■ WHAT TO DO ■
Leaving the pictures aside, transcribe only and exactly the lines from the one with "Klimt Birches º" through the end of the entries, both included.

■ THE INPUT ■
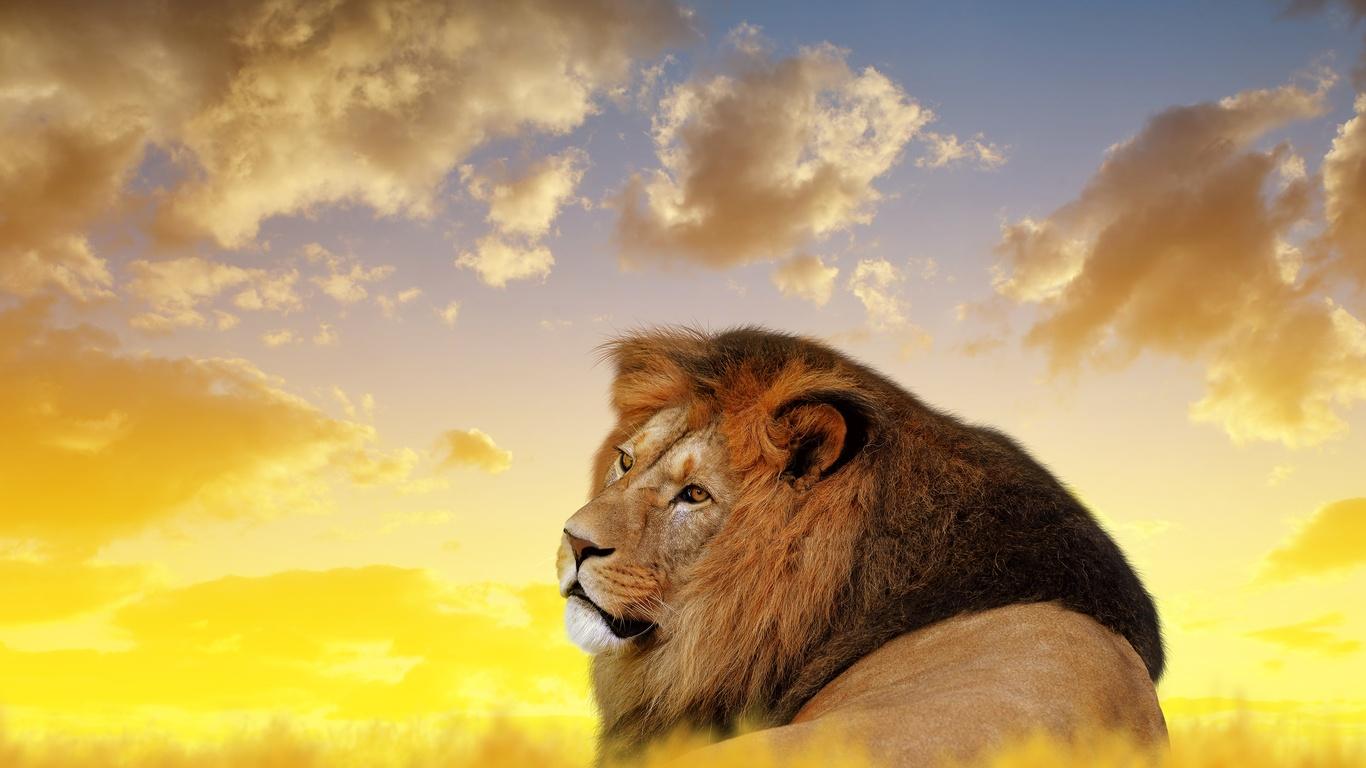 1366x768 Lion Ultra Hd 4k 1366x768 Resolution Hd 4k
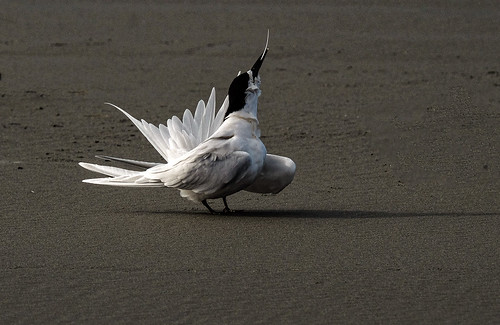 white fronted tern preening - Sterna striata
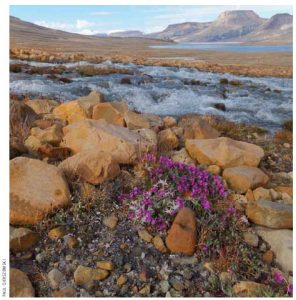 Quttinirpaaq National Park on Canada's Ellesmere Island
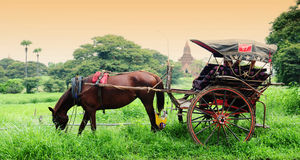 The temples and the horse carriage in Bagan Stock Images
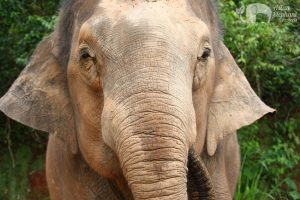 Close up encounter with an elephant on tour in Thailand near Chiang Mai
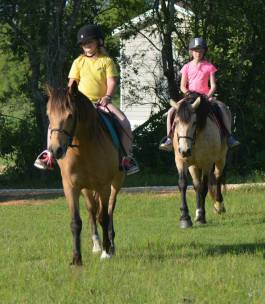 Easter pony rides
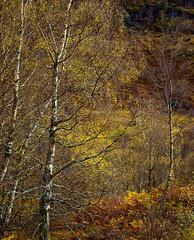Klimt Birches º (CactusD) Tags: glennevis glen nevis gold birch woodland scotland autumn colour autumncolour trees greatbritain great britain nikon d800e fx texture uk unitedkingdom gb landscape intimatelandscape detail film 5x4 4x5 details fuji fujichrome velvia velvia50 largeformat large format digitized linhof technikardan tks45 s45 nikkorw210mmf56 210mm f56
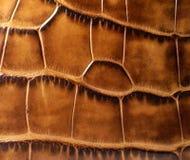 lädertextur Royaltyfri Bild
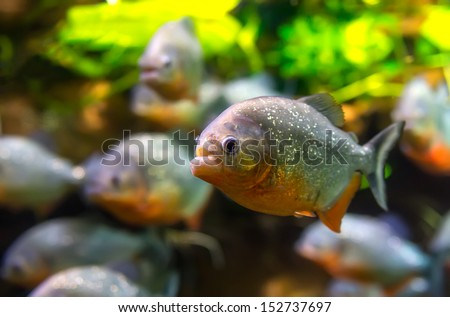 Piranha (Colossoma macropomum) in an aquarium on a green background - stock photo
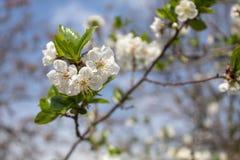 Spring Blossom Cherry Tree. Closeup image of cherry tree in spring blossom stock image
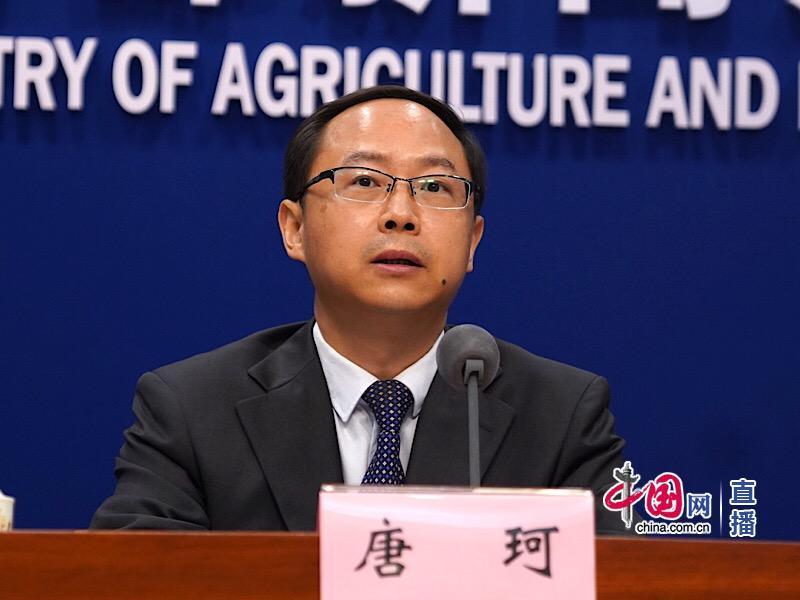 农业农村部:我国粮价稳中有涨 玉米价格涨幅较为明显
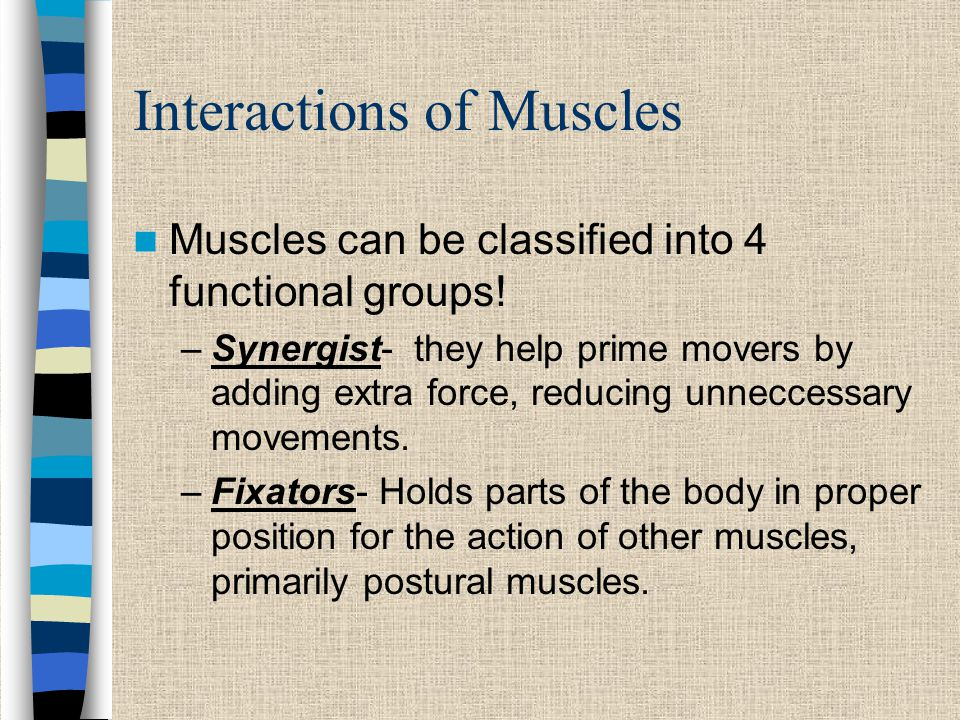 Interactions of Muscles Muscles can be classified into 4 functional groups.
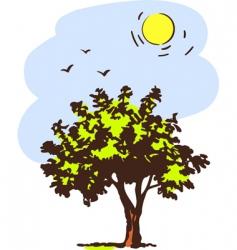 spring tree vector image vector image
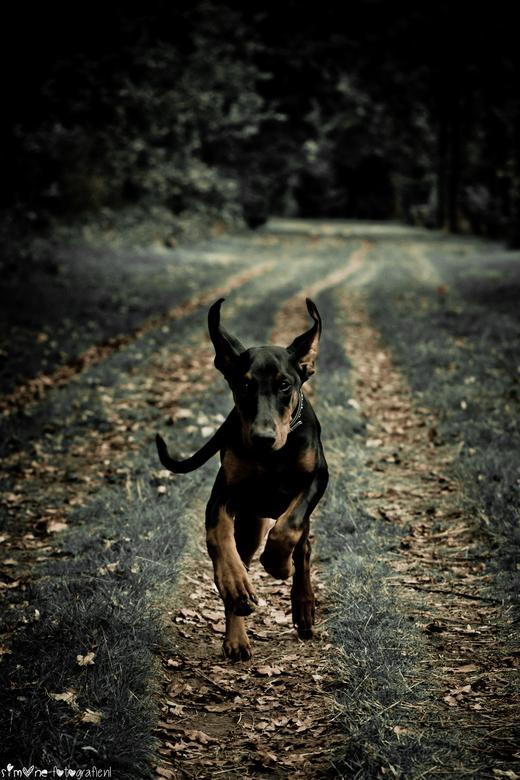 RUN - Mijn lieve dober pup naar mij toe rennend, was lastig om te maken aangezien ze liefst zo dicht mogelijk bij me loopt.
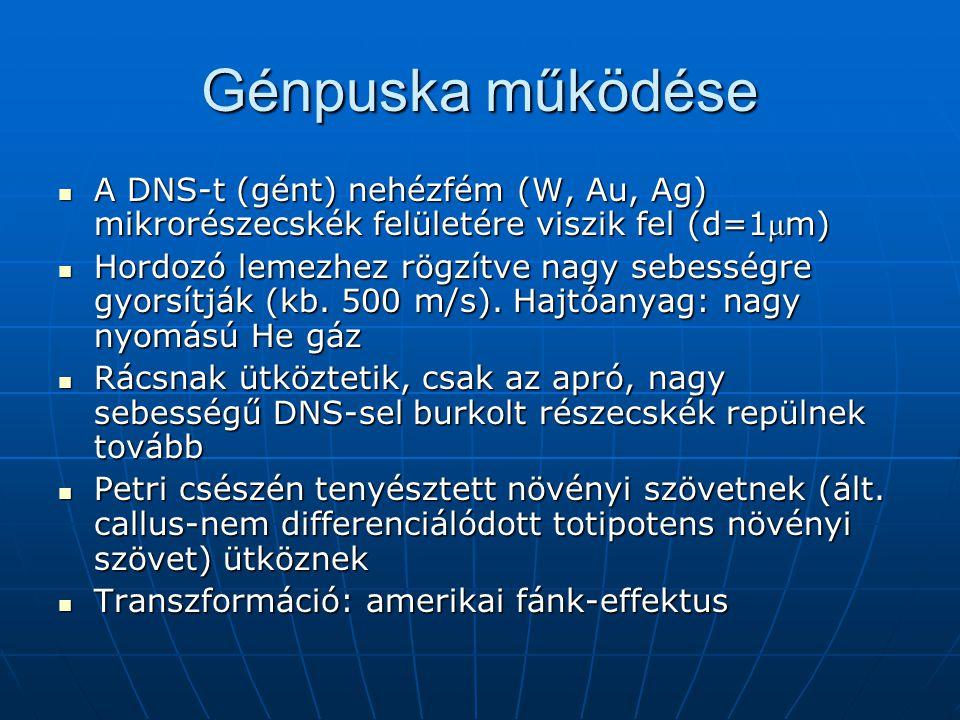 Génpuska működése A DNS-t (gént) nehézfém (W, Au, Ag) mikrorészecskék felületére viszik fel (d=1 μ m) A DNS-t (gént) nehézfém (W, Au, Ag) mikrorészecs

■ EXERCISE OUTPUT ■
Klimt Birches º (CactusD) Tags: glennevis glen nevis gold birch woodland scotland autumn colour autumncolour trees greatbritain great britain nikon d800e fx texture uk unitedkingdom gb landscape intimatelandscape detail film 5x4 4x5 details fuji fujichrome velvia velvia50 largeformat large format digitized linhof technikardan tks45 s45 nikkorw210mmf56 210mm f56
 lädertextur Royaltyfri Bild
 Piranha (Colossoma macropomum) in an aquarium on a green background - stock photo
 Spring Blossom Cherry Tree. Closeup image of cherry tree in spring blossom stock image
 农业农村部:我国粮价稳中有涨 玉米价格涨幅较为明显
 Interactions of Muscles Muscles can be classified into 4 functional groups.
 spring tree vector image vector image
 RUN - Mijn lieve dober pup naar mij toe rennend, was lastig om te maken aangezien ze liefst zo dicht mogelijk bij me loopt.
 Génpuska működése A DNS-t (gént) nehézfém (W, Au, Ag) mikrorészecskék felületére viszik fel (d=1 μ m) A DNS-t (gént) nehézfém (W, Au, Ag) mikrorészecs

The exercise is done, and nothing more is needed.